We appear to have it working correctly (changes appear on both) etc

However the following query from (http://www.dansketcher.com/2013/01/27/monitoring-postgresql-streaming-replication/):
	SELECT
		client_addr,
		sent_offset - (replay_offset - (sent_xlog - replay_xlog) * 255 * 16 ^ 6 ) AS byte_lag
	FROM (
		SELECT
			client_addr,
			('x' || lpad(split_part(sent_location,   '/', 1), 8, '0'))::bit(32)::bigint AS sent_xlog,
			('x' || lpad(split_part(replay_location, '/', 1), 8, '0'))::bit(32)::bigint AS replay_xlog,
			('x' || lpad(split_part(sent_location,   '/', 2), 8, '0'))::bit(32)::bigint AS sent_offset,
			('x' || lpad(split_part(replay_location, '/', 2), 8, '0'))::bit(32)::bigint AS replay_offset
		FROM pg_stat_replication
	) AS s;

the byte_lag is almost never 0 and usually 816 bytes.

Similiarly, the output from pg_stat_replication *very* rarely has write_location and replay_location the same.

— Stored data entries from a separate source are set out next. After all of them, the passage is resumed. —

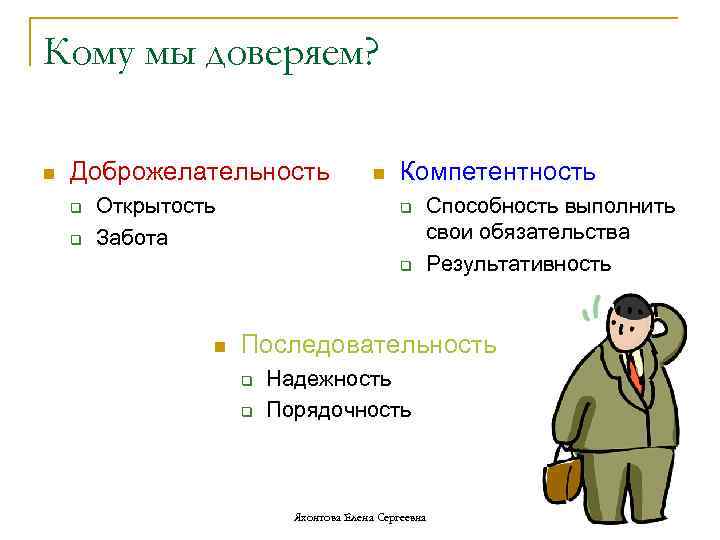 Кому мы доверяем?

Доброжелательность
Открытость
Забота

Компетентность
Способность выполнить свои обязательства
Результативность

Последовательность
Надежность
Порядочность

Яхонтова Елена Сергеевна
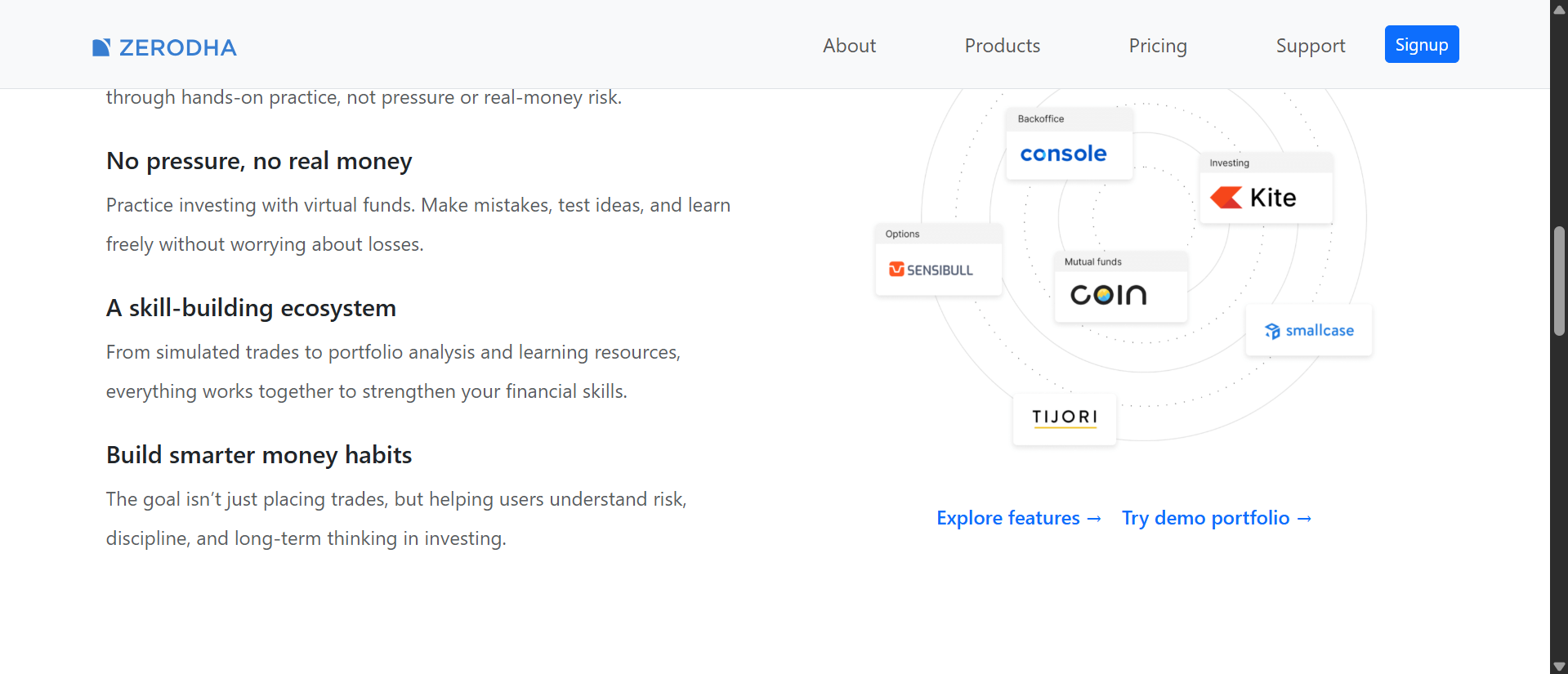 ZERODHA

About Products Pricing Support Signup

through hands-on practice, not pressure or real-money risk.

No pressure, no real money

Practice investing with virtual funds. Make mistakes, test ideas, and learn freely without worrying about losses.

A skill-building ecosystem

From simulated trades to portfolio analysis and learning resources, everything works together to strengthen your financial skills.

Build smarter money habits

The goal isn't just placing trades, but helping users understand risk, discipline, and long-term thinking in investing.

Backoffice
console

Investing
Kite

Options
SENSIBULL

Mutual funds
coin

smallcase

TIJORI

Explore features → Try demo portfolio →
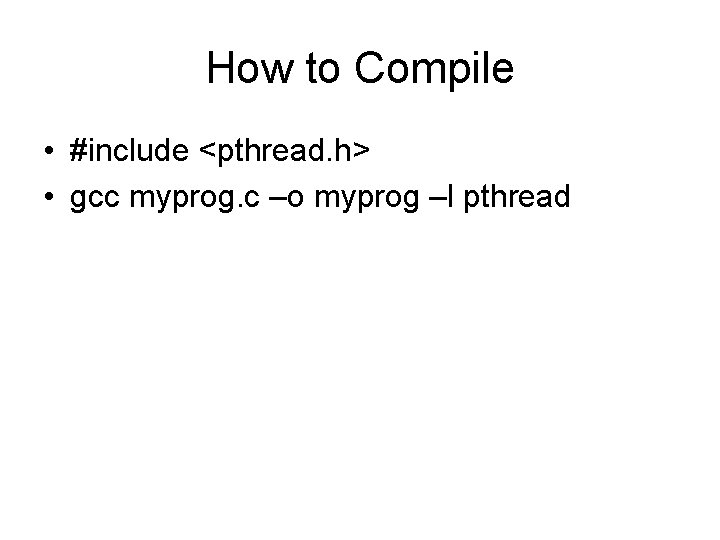 How to Compile

• #include <pthread.h>
• gcc myprog.c –o myprog –l pthread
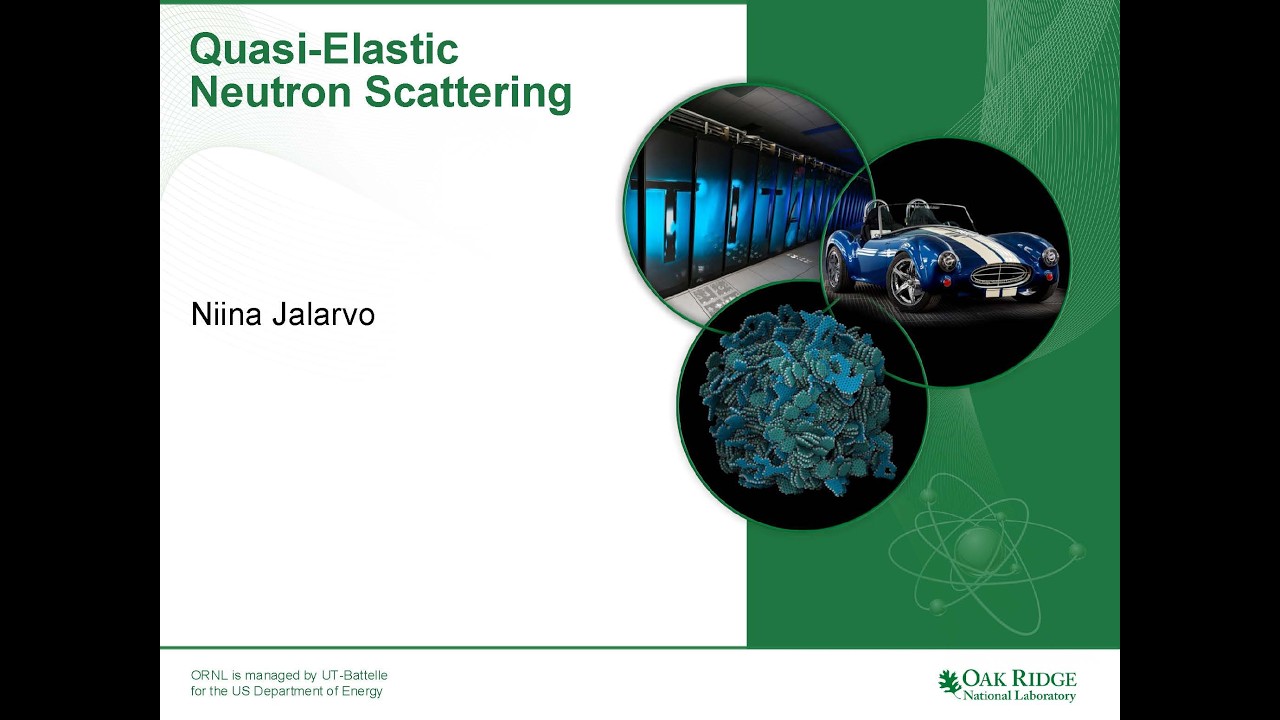 Quasi-Elastic Neutron Scattering

Niina Jalarvo

ORNL is managed by UT-Battelle for the US Department of Energy

OAK RIDGE
National Laboratory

 procpid | usesysid |   usename   | application_name | client_addr | client_hostname | client_port |        backend_start         |   state   | sent_location | write_location | flush_location | replay_location | sync_priority | sync_state
---------+----------+-------------+------------------+-------------+-----------------+-------------+------------------------------+-----------+---------------+----------------+----------------+-----------------+---------------+------------
   17895 |  7141183 | replication | walreceiver      | 10.2.1.151  |                 |       58017 | 2014-04-04 12:41:16.36911+01 | streaming | 17/E6014228   | 17/E6014228    | 17/E6014228    | 17/E6013F08     |             1 | sync
(1 row)

I've been attempting to find documentation about the meaning of sent_location, write_location, flush_location and replay_location but have so far been unsuccessful; especially with regards to the implications of replay_location being < flush_location.

Is this "normal" for synchronous replication?

Many Thanks,
Rob